[Collected data entries]
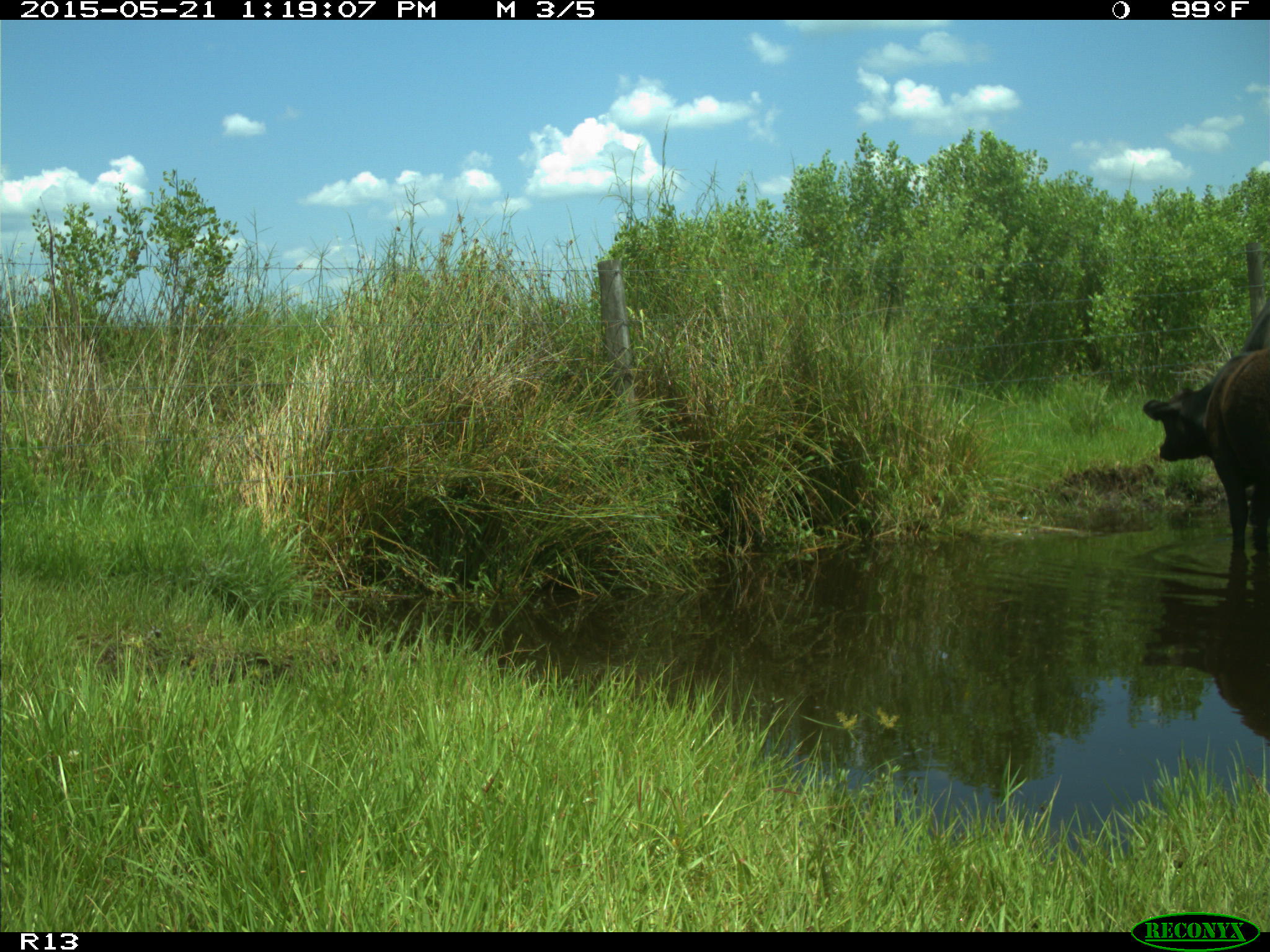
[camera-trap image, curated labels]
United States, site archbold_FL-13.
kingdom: Animalia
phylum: Chordata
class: Mammalia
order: Artiodactyla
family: Bovidae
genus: Bos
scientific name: Bos taurus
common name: domestic cow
Bos taurus (domestic cow).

**YOUR ASSIGNMENT**
All lines from the one that holds "United States, site archbold_FL-13." to the end of the entries above must be transcribed exactly, both ends included, and no others.

**COMPLETED EXERCISE**
United States, site archbold_FL-13.
kingdom: Animalia
phylum: Chordata
class: Mammalia
order: Artiodactyla
family: Bovidae
genus: Bos
scientific name: Bos taurus
common name: domestic cow
Bos taurus (domestic cow).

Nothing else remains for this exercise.